Data items:
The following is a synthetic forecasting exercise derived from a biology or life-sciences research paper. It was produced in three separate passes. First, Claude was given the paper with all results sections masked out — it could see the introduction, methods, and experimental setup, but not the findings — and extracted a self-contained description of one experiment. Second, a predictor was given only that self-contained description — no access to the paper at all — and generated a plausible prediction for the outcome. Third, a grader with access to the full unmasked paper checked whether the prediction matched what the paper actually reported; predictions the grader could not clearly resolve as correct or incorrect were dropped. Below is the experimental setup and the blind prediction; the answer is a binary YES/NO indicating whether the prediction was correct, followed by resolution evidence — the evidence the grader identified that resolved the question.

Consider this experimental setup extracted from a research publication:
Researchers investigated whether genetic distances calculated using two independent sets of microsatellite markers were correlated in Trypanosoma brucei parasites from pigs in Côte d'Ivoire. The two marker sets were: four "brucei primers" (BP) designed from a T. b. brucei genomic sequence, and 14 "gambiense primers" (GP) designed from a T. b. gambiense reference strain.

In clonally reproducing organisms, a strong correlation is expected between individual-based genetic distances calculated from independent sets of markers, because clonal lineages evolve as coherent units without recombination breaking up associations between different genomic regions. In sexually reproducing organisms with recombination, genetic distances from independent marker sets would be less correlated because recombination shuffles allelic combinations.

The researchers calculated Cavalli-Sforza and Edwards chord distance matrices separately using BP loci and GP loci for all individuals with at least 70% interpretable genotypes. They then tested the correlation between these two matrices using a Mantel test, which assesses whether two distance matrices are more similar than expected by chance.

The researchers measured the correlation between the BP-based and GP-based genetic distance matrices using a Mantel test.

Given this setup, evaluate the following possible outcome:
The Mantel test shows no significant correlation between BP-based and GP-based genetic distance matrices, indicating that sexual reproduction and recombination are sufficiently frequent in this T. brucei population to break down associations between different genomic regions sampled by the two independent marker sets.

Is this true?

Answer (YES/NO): NO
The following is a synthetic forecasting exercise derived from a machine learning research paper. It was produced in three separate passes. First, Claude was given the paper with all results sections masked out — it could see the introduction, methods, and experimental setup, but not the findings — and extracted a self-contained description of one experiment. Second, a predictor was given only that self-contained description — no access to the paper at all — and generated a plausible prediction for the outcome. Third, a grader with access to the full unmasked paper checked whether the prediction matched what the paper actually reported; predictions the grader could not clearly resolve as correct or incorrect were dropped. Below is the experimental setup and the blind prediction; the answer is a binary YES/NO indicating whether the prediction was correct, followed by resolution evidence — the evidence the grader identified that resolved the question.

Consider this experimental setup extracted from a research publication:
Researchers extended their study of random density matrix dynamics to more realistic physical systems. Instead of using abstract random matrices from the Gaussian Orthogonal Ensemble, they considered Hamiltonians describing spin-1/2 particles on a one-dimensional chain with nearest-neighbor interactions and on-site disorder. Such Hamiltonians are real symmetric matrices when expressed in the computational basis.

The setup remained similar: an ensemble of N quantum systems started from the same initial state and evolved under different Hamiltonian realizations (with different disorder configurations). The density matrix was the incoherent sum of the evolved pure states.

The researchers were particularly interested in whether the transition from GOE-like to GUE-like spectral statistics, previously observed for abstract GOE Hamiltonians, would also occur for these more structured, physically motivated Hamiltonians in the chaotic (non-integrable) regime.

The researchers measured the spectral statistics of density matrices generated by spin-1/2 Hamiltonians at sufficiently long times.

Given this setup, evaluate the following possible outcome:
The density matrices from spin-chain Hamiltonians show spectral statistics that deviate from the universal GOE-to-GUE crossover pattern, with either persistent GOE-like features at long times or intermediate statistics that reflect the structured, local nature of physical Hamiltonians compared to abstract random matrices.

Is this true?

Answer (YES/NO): NO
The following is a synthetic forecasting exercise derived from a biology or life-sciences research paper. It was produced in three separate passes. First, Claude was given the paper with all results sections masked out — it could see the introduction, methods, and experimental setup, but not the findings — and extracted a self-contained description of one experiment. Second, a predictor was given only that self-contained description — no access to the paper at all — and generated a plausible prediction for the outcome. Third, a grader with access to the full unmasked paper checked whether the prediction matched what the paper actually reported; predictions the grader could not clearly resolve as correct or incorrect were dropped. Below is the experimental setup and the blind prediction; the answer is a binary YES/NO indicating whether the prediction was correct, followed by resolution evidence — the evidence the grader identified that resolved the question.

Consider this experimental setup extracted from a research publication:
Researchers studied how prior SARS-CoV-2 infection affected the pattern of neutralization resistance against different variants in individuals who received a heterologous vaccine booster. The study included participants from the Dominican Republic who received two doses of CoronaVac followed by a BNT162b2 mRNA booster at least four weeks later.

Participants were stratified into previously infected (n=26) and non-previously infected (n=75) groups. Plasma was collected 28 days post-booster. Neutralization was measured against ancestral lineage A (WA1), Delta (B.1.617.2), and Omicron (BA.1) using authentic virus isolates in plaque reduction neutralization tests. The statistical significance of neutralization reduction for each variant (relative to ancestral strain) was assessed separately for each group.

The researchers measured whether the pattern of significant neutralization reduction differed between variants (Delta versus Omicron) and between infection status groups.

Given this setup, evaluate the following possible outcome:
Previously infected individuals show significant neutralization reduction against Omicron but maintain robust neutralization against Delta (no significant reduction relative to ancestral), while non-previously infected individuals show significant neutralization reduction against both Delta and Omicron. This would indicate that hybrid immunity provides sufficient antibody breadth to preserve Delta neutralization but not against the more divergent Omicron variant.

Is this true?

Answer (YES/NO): YES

# [Task statement]
What are the lines from the one with "The researchers measured whether" through the end of the entries? Give them again exactly, both end lines included.

# [Response area]
The researchers measured whether the pattern of significant neutralization reduction differed between variants (Delta versus Omicron) and between infection status groups.

Given this setup, evaluate the following possible outcome:
Previously infected individuals show significant neutralization reduction against Omicron but maintain robust neutralization against Delta (no significant reduction relative to ancestral), while non-previously infected individuals show significant neutralization reduction against both Delta and Omicron. This would indicate that hybrid immunity provides sufficient antibody breadth to preserve Delta neutralization but not against the more divergent Omicron variant.

Is this true?

Answer (YES/NO): YES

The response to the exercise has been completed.